Il faut se débarrasser des fausses consciences, de la culpabilité de ne pas croire comme il faudrait, du rêve d'une foi totalement certaine. Une foi sans doute, sans expérience. Celle ci ne serait pas une foi, mais un savoir, et un savoir totalitaire.
Pour croire nous avons besoin d'expérimenter, de vivre, de ressentir et c'est comme ça que notre foi devient vivante, qu'elle transforme notre vie.

Comme les disciples, comme Thomas nous avons besoin de faire l'expérience de Dieu pour croire en lui. Thomas demande à toucher, à mettre son doigt, à mettre sa main.
C'est ici question de toucher. C'est par le toucher que nous savons que le monde existe, qui est réel et non pas une image de notre cerveau, une illusion. En touchant le corps du Christ, Thomas fait l'expérience de sa réalité. Jésus ne se soustrais pas, il ne rechigne pas au contact il sait que çà doit passer par là et il ordonne même à Thomas de le toucher.
« ta main mets-la dans mon côté. Ne soit pas un incroyant, devient un homme de foi ».

Mais immédiatement après vient le fameux reproche que tout le monde connait.« Parce que tu m'as vu, tu as cru. Heureux ceux qui croient sans avoir vu ».

Si on regarde bien le texte Thomas n'a pas touché, il s'est limité à voir.

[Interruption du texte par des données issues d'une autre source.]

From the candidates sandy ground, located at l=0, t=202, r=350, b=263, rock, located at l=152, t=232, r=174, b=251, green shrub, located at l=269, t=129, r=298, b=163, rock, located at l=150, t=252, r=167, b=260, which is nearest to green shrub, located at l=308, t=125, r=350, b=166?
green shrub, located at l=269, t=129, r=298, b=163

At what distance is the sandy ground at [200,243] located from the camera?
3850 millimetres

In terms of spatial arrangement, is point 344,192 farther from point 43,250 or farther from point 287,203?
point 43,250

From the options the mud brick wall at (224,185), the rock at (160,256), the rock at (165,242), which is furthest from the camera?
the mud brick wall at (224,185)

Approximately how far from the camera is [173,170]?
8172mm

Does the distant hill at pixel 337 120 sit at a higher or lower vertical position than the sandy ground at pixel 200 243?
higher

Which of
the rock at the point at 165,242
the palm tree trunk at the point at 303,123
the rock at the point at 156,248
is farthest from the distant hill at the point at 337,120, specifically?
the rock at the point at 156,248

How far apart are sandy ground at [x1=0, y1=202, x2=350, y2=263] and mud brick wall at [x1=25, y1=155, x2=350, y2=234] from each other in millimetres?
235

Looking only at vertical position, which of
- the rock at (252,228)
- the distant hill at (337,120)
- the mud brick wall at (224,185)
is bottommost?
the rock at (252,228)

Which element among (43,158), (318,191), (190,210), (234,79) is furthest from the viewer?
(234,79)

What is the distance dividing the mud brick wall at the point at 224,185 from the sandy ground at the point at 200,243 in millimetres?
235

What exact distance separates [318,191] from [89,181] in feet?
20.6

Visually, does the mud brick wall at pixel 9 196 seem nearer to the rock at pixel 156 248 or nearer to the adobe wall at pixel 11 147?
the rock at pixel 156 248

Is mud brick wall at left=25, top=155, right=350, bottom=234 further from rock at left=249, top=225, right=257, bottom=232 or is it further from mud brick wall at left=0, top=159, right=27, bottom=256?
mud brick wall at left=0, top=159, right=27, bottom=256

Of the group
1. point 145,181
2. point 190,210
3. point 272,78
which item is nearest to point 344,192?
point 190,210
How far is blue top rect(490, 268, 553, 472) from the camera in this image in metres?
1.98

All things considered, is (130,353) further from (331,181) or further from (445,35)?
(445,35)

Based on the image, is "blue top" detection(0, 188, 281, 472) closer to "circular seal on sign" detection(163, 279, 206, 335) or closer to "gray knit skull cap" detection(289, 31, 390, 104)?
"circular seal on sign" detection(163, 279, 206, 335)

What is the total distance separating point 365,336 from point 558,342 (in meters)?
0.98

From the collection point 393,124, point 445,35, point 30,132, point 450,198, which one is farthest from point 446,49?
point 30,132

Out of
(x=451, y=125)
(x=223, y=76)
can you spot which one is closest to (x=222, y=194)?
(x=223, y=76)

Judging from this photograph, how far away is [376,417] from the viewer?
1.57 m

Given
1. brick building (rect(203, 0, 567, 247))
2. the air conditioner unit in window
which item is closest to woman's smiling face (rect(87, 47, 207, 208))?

Alors que le toucher c'est l'irréductibilité du monde, de l'autre, du réel; la vue c'est la sphère des images, des apparences, des illusions. Par la vue, les autres, les choses, entrent dans notre monde, et si nous ne faisons pas gaffe, le risque est de croire que les autres ne soient que comme nous les voyons, nous les réduisons à l'image que nous avons d'eux. Nous pouvons même, certes cela est pathologique, penser qu'ils n'ont pas d'autre existence que celle d'être un morceau de notre monde.

Regardons notre vie.
Quelle certitude avons nous que notre mariage ou notre vie en commune sera un succès ? Aucune.
Que nos enfants serons heureux ? Aucune.
Que notre entreprise marchera, que notre travail ira toujours mieux ? Aucune.
Mais nous y allons quand même. C'est comme cela quand il s'agît de la vie.
Nous prenons nos doutes et nous y allons, nous acceptons le défi.
La vie ne s'enferme pas dans la certitude, et ne se fait pas écraser par le doute.
Vivre c'est un acte de foi. Et croire ce n'est pas l'absence de doute, mais plutôt accepter la responsabilité de la foi. Saisir, accueillir l'esprit de renouveau qui nous est offert, marcher en avant sur la route que Dieu nous indique.